- DOCUMENT -
________________

# My 11 month old "musician"



## ifiwereu

Hi guys,
If you're very experienced with babies and music maybe you can chime in here. My 11 month year old boy sees me practicing a lot. Basically, he does what he sees me do. The challenge for me is he if he gets to begin banging his fingers against the keys, he will go on endlessly. If I pull him away, he screams and cries until my wife says let him play and I must give in to the tantrum. Happy wife, happy life! Are these early signs of a pianist?


----------



## EddieRUKiddingVarese

Maybe a Mozart, Maybe a Wagner who knows


----------



## Pugg

ifiwereu said:


> Hi guys,
> If you're very experienced with babies and music maybe you can chime in here. My 11 month year old boy sees me practicing a lot. Basically, he does what he sees me do. The challenge for me is he if he gets to begin banging his fingers against the keys, he will go on endlessly. If I pull him away, he screams and cries until my wife says let him play and I must give in to the tantrum. Happy wife, happy life! Are these early signs of a pianist?


He's just discovered a new method for attention, wouldn't think to much into it, next week it will be something else.
If he really is a musician and he's a 6 year old and still playing, I should take a teacher then.


----------



## ifiwereu

Ok Pugg...let's see how long this lasts! If it's really him then it'll stay!!


----------



## Nate Miller

at that age, there's no telling.

________________

- DATASET RECORDS -
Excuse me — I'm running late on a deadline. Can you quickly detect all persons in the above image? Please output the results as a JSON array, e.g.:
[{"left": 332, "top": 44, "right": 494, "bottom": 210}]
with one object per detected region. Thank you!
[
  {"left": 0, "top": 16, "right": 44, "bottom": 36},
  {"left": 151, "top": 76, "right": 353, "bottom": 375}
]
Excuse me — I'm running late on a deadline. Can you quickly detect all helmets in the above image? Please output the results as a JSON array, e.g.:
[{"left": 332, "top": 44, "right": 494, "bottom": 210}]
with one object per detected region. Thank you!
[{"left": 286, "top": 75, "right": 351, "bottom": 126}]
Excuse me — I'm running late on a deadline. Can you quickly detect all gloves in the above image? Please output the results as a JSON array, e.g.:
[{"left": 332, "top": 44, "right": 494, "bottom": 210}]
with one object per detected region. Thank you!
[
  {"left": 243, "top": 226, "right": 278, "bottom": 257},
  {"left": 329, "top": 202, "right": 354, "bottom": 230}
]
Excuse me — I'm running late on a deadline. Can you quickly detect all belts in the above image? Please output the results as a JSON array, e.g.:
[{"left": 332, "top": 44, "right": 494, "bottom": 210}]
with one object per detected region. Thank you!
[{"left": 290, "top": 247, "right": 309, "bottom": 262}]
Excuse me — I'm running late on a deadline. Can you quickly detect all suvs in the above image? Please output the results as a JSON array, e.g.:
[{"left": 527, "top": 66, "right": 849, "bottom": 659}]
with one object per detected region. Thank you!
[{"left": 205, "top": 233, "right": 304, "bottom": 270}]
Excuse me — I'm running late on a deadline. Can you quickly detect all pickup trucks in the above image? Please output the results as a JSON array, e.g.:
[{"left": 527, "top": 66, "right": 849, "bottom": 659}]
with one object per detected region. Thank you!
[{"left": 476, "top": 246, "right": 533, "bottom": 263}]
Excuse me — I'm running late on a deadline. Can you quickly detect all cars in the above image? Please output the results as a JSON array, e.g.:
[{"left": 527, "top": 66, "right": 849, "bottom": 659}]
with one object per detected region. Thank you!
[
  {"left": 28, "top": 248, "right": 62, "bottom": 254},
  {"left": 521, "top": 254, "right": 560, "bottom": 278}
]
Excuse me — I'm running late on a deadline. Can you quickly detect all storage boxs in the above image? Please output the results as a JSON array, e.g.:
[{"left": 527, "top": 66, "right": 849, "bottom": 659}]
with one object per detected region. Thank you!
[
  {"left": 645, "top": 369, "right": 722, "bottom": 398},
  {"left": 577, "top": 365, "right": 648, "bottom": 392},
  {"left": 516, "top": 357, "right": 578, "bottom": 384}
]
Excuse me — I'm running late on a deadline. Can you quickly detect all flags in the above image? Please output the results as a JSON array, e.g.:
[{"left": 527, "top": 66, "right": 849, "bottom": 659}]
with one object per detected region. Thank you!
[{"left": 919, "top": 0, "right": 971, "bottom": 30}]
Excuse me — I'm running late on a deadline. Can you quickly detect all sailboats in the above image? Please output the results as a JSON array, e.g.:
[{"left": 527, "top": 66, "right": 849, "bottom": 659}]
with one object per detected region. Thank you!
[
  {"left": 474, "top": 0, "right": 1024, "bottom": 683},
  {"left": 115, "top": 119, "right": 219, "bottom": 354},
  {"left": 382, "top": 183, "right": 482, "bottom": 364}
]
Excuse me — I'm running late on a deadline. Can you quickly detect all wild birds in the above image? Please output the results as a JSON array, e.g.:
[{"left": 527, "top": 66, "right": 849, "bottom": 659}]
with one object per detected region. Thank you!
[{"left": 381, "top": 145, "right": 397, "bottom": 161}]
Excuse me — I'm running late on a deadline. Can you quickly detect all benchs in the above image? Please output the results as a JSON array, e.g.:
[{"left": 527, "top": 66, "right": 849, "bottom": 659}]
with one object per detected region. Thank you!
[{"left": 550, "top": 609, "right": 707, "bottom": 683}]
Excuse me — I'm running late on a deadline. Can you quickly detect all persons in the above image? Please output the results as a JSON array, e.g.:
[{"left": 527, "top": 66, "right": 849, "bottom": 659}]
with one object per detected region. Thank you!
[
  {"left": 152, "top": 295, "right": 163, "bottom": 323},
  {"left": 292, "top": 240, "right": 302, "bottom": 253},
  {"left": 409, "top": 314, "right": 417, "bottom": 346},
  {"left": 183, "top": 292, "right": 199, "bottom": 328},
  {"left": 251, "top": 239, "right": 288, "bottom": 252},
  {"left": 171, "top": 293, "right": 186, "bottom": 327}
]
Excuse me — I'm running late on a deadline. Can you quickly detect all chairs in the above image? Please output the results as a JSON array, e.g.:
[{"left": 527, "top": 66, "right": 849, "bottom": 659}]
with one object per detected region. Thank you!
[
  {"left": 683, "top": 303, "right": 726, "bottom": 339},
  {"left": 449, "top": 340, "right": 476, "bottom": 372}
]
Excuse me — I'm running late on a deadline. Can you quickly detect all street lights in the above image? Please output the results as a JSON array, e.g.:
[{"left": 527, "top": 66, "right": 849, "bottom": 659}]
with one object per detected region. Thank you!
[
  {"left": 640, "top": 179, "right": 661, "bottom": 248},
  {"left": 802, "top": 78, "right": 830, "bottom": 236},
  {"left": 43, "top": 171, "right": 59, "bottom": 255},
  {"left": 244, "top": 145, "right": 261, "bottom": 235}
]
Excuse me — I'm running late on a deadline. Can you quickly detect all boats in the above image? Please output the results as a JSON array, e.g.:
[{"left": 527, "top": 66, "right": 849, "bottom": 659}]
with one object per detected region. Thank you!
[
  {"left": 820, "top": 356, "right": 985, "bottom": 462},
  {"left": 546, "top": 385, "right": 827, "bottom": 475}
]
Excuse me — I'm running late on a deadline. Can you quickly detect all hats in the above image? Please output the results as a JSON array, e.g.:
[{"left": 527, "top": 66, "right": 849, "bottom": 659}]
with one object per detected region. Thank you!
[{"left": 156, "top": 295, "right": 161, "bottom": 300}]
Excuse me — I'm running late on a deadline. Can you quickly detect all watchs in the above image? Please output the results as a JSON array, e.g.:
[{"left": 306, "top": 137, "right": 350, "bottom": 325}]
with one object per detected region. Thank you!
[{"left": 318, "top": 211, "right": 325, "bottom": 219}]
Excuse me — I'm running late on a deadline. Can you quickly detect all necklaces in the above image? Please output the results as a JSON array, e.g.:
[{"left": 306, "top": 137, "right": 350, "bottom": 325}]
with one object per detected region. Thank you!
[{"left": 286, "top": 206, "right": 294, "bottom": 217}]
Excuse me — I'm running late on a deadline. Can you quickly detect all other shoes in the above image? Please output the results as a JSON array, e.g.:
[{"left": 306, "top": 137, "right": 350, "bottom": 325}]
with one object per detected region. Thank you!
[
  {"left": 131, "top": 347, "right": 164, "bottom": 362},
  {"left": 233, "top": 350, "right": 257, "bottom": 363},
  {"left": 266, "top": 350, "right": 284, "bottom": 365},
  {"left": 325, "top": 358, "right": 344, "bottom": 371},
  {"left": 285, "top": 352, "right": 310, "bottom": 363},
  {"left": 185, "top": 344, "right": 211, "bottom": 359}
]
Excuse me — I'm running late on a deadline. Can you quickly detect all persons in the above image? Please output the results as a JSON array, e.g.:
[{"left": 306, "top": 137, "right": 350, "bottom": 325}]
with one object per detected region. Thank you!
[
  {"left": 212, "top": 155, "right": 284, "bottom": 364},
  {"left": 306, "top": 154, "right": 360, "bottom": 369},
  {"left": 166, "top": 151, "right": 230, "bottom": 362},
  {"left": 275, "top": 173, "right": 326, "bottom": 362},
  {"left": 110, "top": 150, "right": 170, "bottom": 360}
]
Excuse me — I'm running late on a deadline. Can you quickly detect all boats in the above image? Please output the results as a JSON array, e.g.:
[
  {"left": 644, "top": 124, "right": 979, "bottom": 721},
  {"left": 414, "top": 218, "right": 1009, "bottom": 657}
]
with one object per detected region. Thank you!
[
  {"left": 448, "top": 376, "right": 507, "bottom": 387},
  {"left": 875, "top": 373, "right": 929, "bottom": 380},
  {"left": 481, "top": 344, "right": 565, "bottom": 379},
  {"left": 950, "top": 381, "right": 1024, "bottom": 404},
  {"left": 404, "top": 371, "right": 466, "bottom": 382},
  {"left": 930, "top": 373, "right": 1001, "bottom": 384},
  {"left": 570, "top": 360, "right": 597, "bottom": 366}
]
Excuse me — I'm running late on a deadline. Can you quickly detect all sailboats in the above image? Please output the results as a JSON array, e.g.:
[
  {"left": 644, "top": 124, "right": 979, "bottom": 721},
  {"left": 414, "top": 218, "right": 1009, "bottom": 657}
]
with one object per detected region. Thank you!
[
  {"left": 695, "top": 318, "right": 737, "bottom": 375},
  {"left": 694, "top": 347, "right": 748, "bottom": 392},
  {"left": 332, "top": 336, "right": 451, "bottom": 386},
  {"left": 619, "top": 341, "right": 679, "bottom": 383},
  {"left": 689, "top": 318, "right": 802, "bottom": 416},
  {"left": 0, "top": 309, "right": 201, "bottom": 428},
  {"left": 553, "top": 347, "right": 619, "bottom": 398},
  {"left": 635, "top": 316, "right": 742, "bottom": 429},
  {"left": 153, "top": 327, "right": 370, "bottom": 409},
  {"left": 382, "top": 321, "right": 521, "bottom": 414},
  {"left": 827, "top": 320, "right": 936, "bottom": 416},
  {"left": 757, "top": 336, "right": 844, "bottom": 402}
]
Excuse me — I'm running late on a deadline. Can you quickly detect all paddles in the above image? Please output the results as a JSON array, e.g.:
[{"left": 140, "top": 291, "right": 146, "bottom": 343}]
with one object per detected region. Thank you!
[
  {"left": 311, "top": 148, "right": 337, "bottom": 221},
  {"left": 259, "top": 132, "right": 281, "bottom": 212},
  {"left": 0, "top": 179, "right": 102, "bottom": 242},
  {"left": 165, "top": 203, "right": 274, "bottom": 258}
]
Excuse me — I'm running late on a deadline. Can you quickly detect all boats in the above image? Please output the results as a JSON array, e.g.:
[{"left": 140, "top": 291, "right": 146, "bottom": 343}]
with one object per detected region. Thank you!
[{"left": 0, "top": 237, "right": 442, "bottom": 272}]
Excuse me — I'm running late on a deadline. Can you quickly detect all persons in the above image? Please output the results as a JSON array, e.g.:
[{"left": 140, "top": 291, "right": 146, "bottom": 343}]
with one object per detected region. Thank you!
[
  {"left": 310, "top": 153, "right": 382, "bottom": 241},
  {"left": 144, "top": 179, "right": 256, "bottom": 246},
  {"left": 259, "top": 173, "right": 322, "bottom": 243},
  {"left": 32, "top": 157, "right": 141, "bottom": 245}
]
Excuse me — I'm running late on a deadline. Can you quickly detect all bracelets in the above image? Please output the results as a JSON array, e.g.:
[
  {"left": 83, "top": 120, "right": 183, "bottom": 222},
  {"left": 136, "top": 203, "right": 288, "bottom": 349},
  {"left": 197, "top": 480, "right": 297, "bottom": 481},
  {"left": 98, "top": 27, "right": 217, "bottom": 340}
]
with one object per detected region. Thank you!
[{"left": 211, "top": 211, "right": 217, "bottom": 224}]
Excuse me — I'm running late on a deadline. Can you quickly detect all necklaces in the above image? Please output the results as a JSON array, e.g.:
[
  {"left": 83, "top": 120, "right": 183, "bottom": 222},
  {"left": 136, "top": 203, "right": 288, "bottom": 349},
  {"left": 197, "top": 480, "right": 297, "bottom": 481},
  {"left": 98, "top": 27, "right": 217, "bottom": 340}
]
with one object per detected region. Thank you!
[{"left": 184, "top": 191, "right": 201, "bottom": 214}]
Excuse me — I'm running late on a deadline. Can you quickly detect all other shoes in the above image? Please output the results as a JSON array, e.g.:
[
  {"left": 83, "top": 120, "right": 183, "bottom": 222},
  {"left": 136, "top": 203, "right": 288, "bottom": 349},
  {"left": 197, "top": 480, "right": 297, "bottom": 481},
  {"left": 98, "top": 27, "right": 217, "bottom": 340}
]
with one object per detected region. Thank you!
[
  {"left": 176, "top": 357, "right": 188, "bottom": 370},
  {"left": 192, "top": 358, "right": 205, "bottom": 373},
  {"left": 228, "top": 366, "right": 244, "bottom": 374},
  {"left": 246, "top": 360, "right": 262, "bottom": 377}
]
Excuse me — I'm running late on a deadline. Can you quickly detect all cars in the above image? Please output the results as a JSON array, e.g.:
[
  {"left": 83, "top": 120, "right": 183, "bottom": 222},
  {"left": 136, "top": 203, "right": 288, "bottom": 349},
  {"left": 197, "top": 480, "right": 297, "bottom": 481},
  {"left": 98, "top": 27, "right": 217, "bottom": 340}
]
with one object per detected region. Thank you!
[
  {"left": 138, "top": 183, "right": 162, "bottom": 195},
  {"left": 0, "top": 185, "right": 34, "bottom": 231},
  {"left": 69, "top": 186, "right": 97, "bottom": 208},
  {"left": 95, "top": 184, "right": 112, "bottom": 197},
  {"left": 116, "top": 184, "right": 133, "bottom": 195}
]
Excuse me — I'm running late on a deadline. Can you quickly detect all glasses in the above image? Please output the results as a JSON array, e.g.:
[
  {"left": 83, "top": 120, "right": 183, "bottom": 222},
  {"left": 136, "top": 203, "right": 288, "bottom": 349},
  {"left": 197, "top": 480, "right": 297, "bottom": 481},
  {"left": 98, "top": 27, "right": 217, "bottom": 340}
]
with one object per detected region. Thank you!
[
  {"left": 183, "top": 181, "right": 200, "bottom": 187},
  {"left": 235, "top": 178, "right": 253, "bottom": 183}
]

________________

- TASKS -
a. Reproduce the passage of the thread about the baby at the piano from "If he really" to "then it'll stay!!".
b. Extend the forum thread about the baby banging on the piano keys, picking up after its final post.

- ANSWERS IN ORDER -
a.
If he really is a musician and he's a 6 year old and still playing, I should take a teacher then.


----------



## ifiwereu

Ok Pugg...let's see how long this lasts! If it's really him then it'll stay!!

b.
I'd get a kids toy piano for him, because what he's doing is imitating you. My dad used to come home from work and read a book while mom made dinner. Mom tells me in the afternoons, I used to sit in dad's chair and hold a book, even though I couldn't read yet. Its just something that kids do.

but that isn't to say that he's not musical. He's just still really young


----------



## ifiwereu

Thanks Nate...folk at the church are already saying they can't wait to see him at the church piano...like his dad


----------



## Pugg

ifiwereu said:


> Ok Pugg...let's see how long this lasts! If it's really him then it'll stay!!


I did ask my mother yesterday, I was the same, always banging on the keyboard , the piano tuner has to come more then once in a year. I did start at in my teens learning, still take some lessons from time to time.


----------



## Animal the Drummer

Does your piano usually get tuned only once a year? Mine has always been tuned twice a year at least, and it's a Bechstein (upright) which doesn't lose its tuning easily.


----------



## Pugg

Animal the Drummer said:


> Does your piano usually get tuned only once a year? Mine has always been tuned twice a year at least, and it's a Bechstein (upright) which doesn't lose its tuning easily.


Mine is tuned also twice a year.
( The story above is from my toddler years )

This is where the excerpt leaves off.